Golden State Killer admits murders, rapes for life in prison

National

Gay and Bob Hardwick who were attacked in their Stockton home in 1978 by Golden State Killer, Joseph James DeAngelo, stand as the charges are read against DeAngelo during a hearing in Sacramento Superior Court in Sacramento, Calif. Monday June 29, 2020. DeAngelo, 74, pleaded guilty to 13 counts of murder and multiple other charges 40 years after a sadistic series of assaults and slayings in California. (AP Photo/Rich Pedroncelli)

SACRAMENTO, Calif. (AP) — Gay Hardwick stood arm-in-arm with her husband to face a criminal dubbed the Golden State Killer and couldn’t recognize the elderly man hunched in a wheelchair as the sadistic rapist who had terrorized them 42 years earlier.

In a hushed and raspy voice, Joseph James DeAngelo Jr. — a serial rapist before he became a serial killer — acknowledged in two words, “I admit,” that he had attacked the couple in 1978 as he pleaded guilty Monday to 13 murders, and admitted dozens of rapes and crimes too old to be prosecuted as part of a deal to avoid the death penalty.

“It was the clenched teeth and, you know, the breathy voice, so there really wasn’t any resemblance — there isn’t any resemblance to the old man that sits before us today,” Gay Hardwick said. “I’m not sure that a lot of that isn’t feigned.”

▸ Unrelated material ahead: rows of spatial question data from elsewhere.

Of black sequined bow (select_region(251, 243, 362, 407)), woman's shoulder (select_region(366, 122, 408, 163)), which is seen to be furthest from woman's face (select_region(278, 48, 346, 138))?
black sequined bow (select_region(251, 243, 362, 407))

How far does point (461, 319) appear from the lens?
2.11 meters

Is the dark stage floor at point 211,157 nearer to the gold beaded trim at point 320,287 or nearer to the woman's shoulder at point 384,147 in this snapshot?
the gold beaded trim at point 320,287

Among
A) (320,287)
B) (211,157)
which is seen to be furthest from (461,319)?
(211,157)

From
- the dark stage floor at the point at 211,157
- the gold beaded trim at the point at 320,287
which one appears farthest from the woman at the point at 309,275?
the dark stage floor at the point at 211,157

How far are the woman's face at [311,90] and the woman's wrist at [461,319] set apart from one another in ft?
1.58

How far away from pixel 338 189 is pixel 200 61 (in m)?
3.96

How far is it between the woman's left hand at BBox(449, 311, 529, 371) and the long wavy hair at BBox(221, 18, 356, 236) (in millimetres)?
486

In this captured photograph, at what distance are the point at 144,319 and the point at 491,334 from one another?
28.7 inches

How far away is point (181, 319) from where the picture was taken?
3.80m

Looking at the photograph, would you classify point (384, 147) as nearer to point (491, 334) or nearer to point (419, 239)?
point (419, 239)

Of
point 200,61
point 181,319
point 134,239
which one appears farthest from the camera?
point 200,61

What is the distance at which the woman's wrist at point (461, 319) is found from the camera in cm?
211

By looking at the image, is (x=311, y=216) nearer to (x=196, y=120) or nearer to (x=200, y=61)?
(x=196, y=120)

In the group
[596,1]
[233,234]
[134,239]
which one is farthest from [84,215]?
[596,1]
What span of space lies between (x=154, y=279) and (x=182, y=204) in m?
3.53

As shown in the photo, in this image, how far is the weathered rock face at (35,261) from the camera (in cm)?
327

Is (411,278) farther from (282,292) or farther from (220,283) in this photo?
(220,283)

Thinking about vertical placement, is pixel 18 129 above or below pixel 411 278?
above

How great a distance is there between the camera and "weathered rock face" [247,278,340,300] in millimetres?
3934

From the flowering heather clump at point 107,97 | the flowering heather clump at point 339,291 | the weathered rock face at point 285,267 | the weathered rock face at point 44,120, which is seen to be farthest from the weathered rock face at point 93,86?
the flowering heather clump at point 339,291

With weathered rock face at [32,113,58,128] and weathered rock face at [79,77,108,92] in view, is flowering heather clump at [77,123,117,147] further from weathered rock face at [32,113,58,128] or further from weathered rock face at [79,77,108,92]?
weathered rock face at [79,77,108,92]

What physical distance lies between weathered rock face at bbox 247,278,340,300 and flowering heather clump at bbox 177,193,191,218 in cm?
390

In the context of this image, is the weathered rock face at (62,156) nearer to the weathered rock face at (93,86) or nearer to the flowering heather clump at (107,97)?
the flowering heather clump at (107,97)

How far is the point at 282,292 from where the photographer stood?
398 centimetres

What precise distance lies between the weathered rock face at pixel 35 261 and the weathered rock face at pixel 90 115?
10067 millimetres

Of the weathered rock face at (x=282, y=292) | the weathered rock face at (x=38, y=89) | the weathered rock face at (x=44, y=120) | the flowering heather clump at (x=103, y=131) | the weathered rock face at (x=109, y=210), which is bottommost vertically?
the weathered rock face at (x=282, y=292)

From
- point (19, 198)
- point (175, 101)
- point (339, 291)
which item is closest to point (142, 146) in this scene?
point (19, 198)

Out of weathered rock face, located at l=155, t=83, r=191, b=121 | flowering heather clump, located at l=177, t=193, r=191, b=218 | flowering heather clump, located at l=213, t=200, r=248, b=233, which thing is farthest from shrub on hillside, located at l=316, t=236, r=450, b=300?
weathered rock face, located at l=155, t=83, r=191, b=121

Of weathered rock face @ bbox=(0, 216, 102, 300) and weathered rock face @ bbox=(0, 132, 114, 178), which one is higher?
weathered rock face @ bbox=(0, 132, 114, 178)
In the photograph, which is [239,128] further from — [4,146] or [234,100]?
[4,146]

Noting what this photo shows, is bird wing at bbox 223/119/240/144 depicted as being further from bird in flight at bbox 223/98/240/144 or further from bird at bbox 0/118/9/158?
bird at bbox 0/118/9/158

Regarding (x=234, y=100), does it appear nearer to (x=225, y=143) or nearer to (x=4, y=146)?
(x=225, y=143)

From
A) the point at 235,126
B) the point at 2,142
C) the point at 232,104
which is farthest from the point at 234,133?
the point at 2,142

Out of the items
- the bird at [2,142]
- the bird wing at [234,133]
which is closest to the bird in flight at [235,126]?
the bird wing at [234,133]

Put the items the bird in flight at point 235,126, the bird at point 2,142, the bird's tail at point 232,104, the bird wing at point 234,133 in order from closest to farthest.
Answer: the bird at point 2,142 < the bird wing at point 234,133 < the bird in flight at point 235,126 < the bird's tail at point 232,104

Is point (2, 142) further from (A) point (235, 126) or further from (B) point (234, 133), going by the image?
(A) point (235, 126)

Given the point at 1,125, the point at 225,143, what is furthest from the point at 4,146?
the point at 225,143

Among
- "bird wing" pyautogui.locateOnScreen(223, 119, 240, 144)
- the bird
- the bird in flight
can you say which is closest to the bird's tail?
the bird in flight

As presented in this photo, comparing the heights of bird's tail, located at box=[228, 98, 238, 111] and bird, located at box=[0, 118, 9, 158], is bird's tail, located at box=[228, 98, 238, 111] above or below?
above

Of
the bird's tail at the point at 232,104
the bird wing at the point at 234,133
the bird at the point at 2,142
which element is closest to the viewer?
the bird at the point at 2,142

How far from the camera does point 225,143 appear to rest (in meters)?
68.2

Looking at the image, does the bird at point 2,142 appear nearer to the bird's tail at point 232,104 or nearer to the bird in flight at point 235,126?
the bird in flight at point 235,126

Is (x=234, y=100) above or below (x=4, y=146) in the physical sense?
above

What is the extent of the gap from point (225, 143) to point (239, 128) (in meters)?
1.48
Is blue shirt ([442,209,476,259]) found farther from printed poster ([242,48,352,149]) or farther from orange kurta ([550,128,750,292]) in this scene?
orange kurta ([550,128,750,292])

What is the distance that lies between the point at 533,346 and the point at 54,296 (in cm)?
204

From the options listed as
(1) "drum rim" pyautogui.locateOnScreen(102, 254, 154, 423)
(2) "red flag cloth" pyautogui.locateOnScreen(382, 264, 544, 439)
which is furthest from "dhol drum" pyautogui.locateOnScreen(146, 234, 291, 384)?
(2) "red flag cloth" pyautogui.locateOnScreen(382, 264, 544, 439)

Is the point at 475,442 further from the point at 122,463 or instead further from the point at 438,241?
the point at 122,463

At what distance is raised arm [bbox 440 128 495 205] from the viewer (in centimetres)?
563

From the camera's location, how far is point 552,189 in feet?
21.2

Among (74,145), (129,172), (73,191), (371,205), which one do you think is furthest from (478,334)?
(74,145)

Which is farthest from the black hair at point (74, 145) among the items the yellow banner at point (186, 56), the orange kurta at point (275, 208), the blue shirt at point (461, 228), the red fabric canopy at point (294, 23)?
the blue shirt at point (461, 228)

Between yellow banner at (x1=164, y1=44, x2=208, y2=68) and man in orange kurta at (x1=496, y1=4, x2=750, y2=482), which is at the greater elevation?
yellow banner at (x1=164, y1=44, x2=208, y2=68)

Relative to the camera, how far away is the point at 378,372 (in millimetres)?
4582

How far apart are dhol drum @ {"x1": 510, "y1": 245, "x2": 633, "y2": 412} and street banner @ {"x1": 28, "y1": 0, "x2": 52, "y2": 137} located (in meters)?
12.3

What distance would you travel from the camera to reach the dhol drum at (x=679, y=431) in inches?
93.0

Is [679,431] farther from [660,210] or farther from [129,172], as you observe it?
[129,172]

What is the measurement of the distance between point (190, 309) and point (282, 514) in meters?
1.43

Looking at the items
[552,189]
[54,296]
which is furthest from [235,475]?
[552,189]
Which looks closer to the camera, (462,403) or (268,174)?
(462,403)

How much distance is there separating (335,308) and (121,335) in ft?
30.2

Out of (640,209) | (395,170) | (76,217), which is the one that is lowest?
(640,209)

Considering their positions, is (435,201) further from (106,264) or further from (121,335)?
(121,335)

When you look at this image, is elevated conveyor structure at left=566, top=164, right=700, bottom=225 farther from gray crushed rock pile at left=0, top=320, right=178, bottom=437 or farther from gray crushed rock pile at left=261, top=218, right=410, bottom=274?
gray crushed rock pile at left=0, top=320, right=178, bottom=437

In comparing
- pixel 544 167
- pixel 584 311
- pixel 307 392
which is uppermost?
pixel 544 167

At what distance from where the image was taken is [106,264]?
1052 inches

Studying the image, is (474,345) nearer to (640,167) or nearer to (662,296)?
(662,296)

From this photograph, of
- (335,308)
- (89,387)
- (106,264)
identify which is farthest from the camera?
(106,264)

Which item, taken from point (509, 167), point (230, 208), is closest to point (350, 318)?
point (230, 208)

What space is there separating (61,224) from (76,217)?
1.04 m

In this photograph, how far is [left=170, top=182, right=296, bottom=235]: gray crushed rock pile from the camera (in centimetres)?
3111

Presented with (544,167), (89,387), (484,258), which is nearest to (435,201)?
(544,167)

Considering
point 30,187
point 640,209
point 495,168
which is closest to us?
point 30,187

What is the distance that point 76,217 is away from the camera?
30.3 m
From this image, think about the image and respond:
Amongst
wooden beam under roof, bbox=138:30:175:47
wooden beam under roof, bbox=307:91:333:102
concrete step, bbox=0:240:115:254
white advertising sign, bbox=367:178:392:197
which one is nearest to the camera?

DeAngelo, who hid behind a ski mask during his crimes, sat behind a clear plastic shield to allow surviving victims and their families to see his face even as they wore masks to prevent possible spread of the coronavirus. The court hearing was held at a Sacramento State University ballroom to accommodate more than 150 observers at a safe distance during the pandemic.

The seemingly frail and feeble 74-year-old ex-cop, who once busted into bedrooms spewing expletives and threatening to use a .357 Magnum to blow the heads off anyone who moved, seemed lost as he turned to his lawyer each time a prosecutor recited the lurid details of attacks that terrified a swath of Northern California in the 1970s.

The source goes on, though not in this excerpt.